Ollie is a 4 or 5 year old black moggie...we've had him for about 18 months & he's always has been allowed to go out hunting as much as he likes.  He was often out all night or all day & sometimes for a day or two at a time, & would come & go to suit himself.  We're on a road (quite a fast one) between a hamlet & a village, with half a dozen houses on one side of the road & just agricultural fields opposite, then our paddocks & lots more agricultural fields behind the house.  Ollie went missing for 3-4 weeks, then turned up v thin & injured, & turned out to have a broken pelvis & leg, so presumably hit by a car & then spent 3 weeks trying to drag himself home.  It's all been pinned & plated (£3k), & he's done his 6 weeks of cage rest & is now pottering about in the house.

Thinking ahead, what do we do in the future?  What have other people done with previously run over cats?  Is it cruel to keep him as a house cat when he's used to treating the house as a hotel & coming & going?  If we let him out again (obviously not until his leg is better), would he be likely to stay away from the road?  It's just that one road; the rest as far as the eye can see is fields, but he was often seen strolling about on/near it when there is unlimited land behind the house.  And he's black as well, which isn't going to help people see him in the dark when they come bowling along that road.  I couldn't necessarily keep him in at night because he might (given his previous behaviour) be on an extended hunting trip & not bowl up til morning...

I really don't know what to do for the best.  He is not ready to go outside yet, so we've got a few months to think about it.  Arrrgghhh, what to do...!!

T x


----------



## ester (5 January 2016)

IME RTA cats either learn to keep away from vehicles (ours did after a small bang) or don't. How fab that he came back to you. 
I couldn't keep a cat in full time though either way tbh!  

Our black one always wore a reflective/hi vis collar to help


----------



## Lanky Loll (5 January 2016)

Tricky decision but I'd have to let him out I think.  One of ours injured himself, still don't really know how, on the x-ray the only way I could explain it is that his tail looked like it had been pulled out then as it retracted the discs had overlapped in the same way that an over pulled slinky does.  6 years on we've since moved from where we were (suburban new build estate) to a small hamlet with a dead-end road, and he's in his element although I do know he does down to the main road as he's been spotted at the pub! 
He's also black, and to begin with I religiously kept a reflective collar on him, which was easy to do in the old house, we were averaging one every 3 days once we got here so I gave up after a while!


----------



## chillipup (5 January 2016)

I can understand your dilemma catembi, it must be a difficult decision to make.
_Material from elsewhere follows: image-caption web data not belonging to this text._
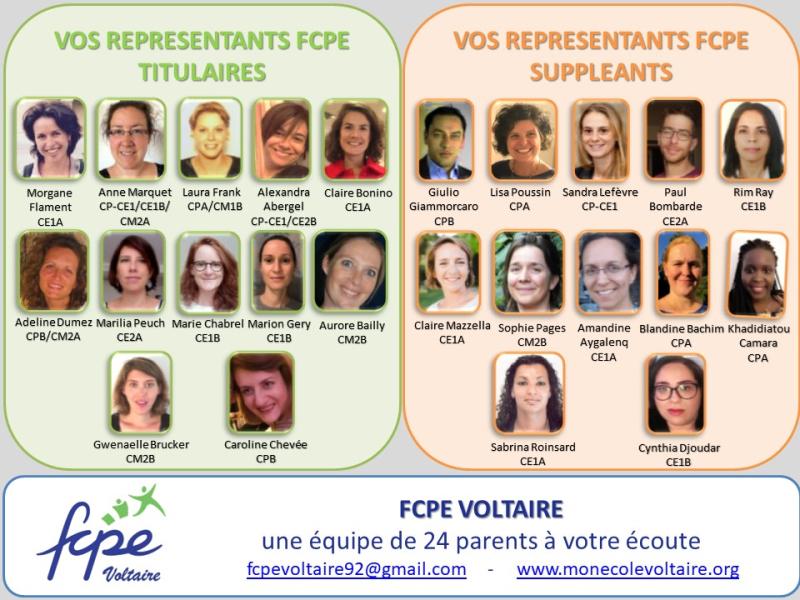 Représentants 2018-2019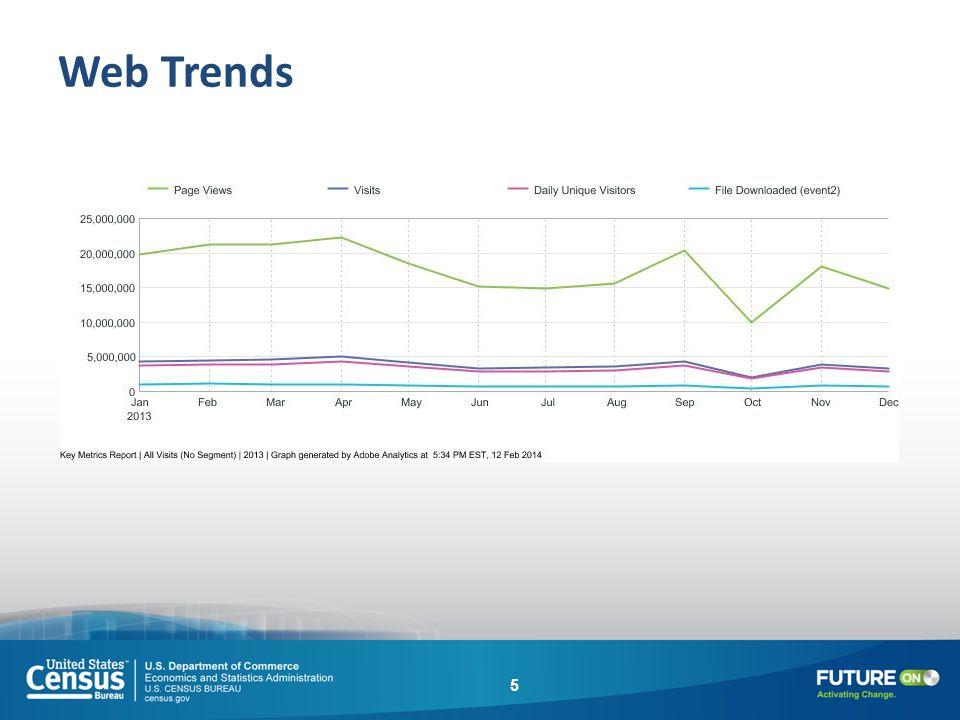 Web Trends 5
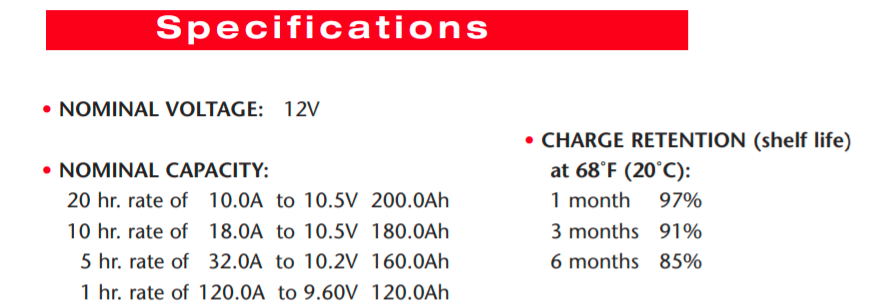 How long 200Ah battery supply 20amps?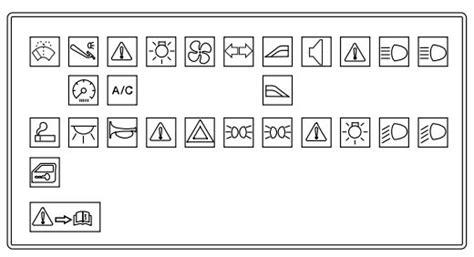 Ford Ikon Cv C195 2008 2010 Fuse Box Diagram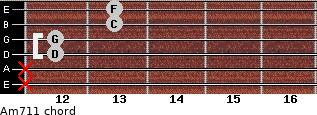 Am7/11 for guitar on frets x, x, 12, 12, 13, 13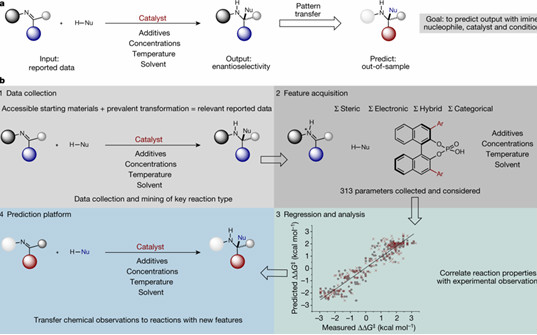 Science/Nature 7月盘点:北化工1篇,钙钛矿3篇(能源材料化学)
However, I think, as Ollie enjoys his freedom so much he would perhaps become very frustrated at becoming a house cat full time. I was very lucky with the rescue cat I adopted, ( I lived on a main road for a while) thankfully he would only ever go out into the back garden. When I moved to a rural area he loved exploring. Maybe just see how yours goes with being grounded at the moment and take it from there.


----------



## NinjaPony (5 January 2016)

Just to add an alternative view- if you do decided to keep him in, he may well adapt... my cat was an outdoors cat all the way up until he was about 8. At that point, his diabetes was very unstable, and he was having dramatic highs and lows- I lived in fear that he would collapse in the garden and no one would find him... plus, I was having problems with him stealing food which was also making his illness harder to control. As he recovered from his nastiest episode, and came home very weak, I decided enough was enough and I would have to try keeping him as a house cat. To my surprise, he took to it pretty well, after after a couple of months showed no interest at all in escaping or going out. Since then he's moved house, and is still happy indoors, and his diabetes is much more stable. It really depends on the individual cat, but some of them can adapt.


----------



## Shady (5 January 2016)

that is really difficult and i've had the same problem, to be honest if you choose to give him total freedom he will, as others have said either make it or not, he will always cross the road if there are fields on the other side, it's where he'll hunt for mice, if it were me i would try and keep him in as much as possible at night , the danger time for cats is dawn when they are coming home from hunting, low visibility on the roads and drivers going fast as the roads are quiet, it could be that he chooses to stay closer to home anyway as one of mine did after getting hit by a car, i'm very glad your boy made it and i hope he stays safe, i did decide to keep all of mine in at night and i've got a good routine with them but as you say it's not always possible. xx


----------



## Peregrine Falcon (5 January 2016)

Hmmm, it is a difficult one.  We got a "new" rescue cat from CPL as one of ours went missing last year.  We used to let them out at night.  Maisie, is still allowed out but Pusskins goes in the playroom at night (the room she first lived in when she came).  The lost of our other cat has made us wary.


----------



## Possum (5 January 2016)

I think that if I were in your position I would at least try and keep him in as a house cat.  If it's clear after a while that he's not adapting and is getting frustrated and bored then reconsider but I think I'd be an anxious wreck letting him roam as soon as he was cleared by the vet to do so.  Heart-warming to hear that he came back to you and is now on the road to recovery though, he sounds like a really special guy.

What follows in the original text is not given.